1. The Emancipated Spectator

The paradox of the spectator is defined thus: theatre cannot exist without spectators, but spectators are necessarily passive and ignorant. Theatrical theory has approached this paradox in two contrasting ways:

  1. The spectator must be given distance to observe, digest and learn from the spectacle (Brecht)
  2. Distance must be abolished, the spectator made part of the spectacle itself and granted the ability to act (Artaud)

By using the metaphor of an ignorant schoolmaster who teaches “something that [he] does not know himself”, Rancière argues that the spectator is necessarily an active participant, interpreting what they see in the context of their existing knowledge.

2. The Misadventures of Critical Thought

Critical thought is exemplified by ironic melancholy on the left and fervent anti-democracy on the right, both arguing that any attempt to combat their “beast” merely empowers it. This comes from the Victorian belief that the “fragile brains” of poor people are incapable of comprehending consumer society: that they “do not know how to transform acquired knowledge into activist energy”. An emancipatory critique should instead try to break from this pattern, allowing for dissensus and the vision and action of people otherwise thought of as “without qualities”.

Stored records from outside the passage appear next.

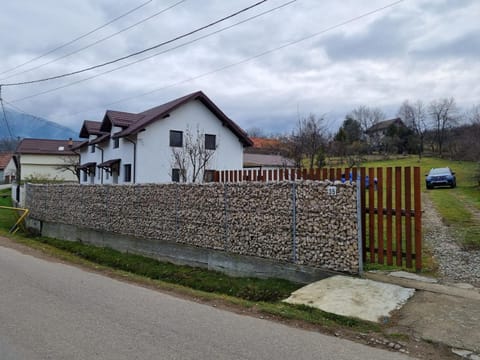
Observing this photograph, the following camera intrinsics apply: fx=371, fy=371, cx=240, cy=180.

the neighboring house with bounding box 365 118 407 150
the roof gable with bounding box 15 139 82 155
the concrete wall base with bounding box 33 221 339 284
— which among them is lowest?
the concrete wall base with bounding box 33 221 339 284

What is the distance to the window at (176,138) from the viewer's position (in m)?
26.4

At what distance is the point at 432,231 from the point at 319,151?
13.4 m

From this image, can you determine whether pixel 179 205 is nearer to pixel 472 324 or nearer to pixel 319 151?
pixel 472 324

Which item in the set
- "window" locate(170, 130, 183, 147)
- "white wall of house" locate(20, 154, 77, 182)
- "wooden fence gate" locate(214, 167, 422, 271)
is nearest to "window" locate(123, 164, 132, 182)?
"window" locate(170, 130, 183, 147)

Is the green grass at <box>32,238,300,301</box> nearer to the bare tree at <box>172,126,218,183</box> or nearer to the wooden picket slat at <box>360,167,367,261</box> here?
the wooden picket slat at <box>360,167,367,261</box>

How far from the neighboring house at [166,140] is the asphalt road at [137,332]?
54.7ft

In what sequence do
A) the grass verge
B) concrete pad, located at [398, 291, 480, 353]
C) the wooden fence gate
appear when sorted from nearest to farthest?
concrete pad, located at [398, 291, 480, 353], the grass verge, the wooden fence gate

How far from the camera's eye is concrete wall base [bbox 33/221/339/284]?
7469 millimetres

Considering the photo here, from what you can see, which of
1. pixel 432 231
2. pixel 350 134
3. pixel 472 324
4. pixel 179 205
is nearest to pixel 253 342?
pixel 472 324

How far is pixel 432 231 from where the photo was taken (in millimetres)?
10938

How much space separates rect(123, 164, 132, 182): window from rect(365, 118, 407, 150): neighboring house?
149ft

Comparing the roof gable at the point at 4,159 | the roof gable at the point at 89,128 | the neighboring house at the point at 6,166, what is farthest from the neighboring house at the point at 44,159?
the roof gable at the point at 89,128

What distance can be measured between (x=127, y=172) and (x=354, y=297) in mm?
22884

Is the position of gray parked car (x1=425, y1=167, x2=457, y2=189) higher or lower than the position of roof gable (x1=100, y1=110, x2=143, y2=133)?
lower
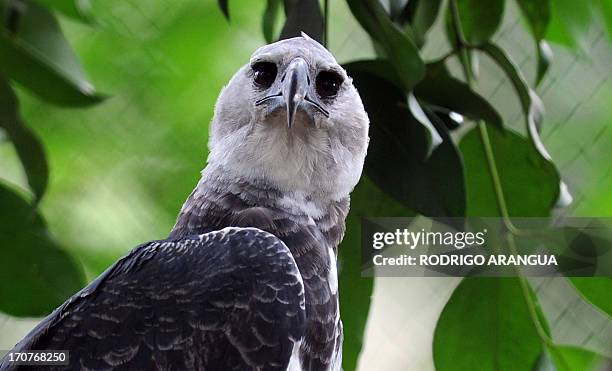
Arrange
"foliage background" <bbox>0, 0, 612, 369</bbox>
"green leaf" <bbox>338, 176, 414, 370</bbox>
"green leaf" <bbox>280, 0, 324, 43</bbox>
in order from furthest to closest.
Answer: "foliage background" <bbox>0, 0, 612, 369</bbox> < "green leaf" <bbox>338, 176, 414, 370</bbox> < "green leaf" <bbox>280, 0, 324, 43</bbox>

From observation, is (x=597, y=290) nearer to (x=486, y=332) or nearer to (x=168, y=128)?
(x=486, y=332)

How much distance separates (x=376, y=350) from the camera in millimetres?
1974

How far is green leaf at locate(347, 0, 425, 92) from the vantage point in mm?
1216

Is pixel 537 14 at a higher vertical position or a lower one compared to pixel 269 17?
higher

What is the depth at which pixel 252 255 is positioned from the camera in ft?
3.51

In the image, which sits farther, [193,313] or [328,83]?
[328,83]

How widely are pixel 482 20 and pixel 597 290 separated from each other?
0.44 m

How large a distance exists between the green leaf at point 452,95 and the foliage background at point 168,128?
18.1 inches

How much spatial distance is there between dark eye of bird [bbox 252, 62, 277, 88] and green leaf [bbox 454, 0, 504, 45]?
13.3 inches

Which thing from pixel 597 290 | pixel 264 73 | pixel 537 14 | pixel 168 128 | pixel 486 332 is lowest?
pixel 168 128

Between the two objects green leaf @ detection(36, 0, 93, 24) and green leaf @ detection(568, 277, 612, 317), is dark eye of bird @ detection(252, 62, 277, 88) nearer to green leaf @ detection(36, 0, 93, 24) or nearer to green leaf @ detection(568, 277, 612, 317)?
green leaf @ detection(36, 0, 93, 24)

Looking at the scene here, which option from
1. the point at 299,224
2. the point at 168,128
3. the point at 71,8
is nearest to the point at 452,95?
the point at 299,224

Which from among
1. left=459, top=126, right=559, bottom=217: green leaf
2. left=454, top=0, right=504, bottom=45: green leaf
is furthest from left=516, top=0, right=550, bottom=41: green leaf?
left=459, top=126, right=559, bottom=217: green leaf

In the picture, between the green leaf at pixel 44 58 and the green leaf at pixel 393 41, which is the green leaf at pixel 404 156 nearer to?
the green leaf at pixel 393 41
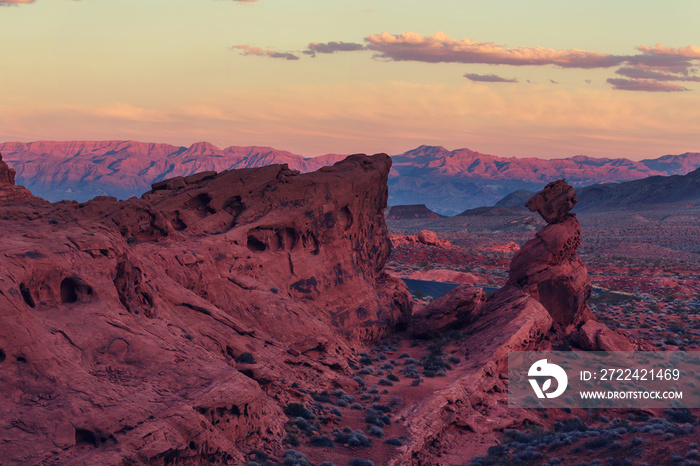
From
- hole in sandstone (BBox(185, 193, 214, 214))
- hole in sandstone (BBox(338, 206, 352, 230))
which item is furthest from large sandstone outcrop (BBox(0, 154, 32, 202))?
hole in sandstone (BBox(338, 206, 352, 230))

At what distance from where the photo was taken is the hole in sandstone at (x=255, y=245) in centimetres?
2802

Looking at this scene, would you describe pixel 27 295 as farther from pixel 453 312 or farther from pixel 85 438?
pixel 453 312

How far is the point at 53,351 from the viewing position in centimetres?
1452

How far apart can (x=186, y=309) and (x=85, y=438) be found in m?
7.72

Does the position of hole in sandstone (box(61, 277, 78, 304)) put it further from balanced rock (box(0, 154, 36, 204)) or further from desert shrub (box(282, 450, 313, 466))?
balanced rock (box(0, 154, 36, 204))

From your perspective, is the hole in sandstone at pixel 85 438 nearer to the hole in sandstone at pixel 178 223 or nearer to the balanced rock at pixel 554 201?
the hole in sandstone at pixel 178 223

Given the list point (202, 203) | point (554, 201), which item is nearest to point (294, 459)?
point (202, 203)

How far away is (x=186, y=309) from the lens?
2084 cm

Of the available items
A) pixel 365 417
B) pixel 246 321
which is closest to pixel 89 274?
pixel 246 321

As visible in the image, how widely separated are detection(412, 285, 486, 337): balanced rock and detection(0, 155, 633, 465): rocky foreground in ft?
0.25

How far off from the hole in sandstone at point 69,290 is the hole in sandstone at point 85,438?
4.72 m

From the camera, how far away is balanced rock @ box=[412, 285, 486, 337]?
3153cm

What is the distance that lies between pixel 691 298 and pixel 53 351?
48.3 m

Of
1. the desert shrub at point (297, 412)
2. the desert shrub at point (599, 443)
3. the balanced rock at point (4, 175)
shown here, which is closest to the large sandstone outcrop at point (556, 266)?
the desert shrub at point (599, 443)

3. Aesthetic Separation, Aesthetic Community

Through examples from art and philosophy the author attempts to sketch a shape of a dissensual “aesthetic community”. A point that comes up repeatedly is the separation between artistic intent and form, and the audience's political understanding of a work. Two examples are given of the indirectly political nature of art:

4. The Intolerable Image

The classical use of intolerable images is: seeing the image prompts political understanding in me, and so I take action to stop this thing. Critique of the spectacle privileges the voice over images, positing that the bombardment of intolerable images has failed to cause political action because democratic individuals lack the knowledge to understand them. The author instead argues that images can be political tools: they “do not supply weapons for battle”, but “perhaps” create a new and unintended landscape of understandings and possibilities in their audiences.

5. The Pensive Image

A pensive image is a transitory one, one that draws attention to the “zone of indeterminacy between thought and non-thought, activity and passivity, […] art and non-art”. The aesthetic break from representational art is often described as the “happy model of the autonomy of art” free from representation, or else the “tragic model of the 'sublime'” where ideas are divorced from reality. Against this is the pensive image, representational yet having “tension between several nodes of representation” and resisting clear understanding.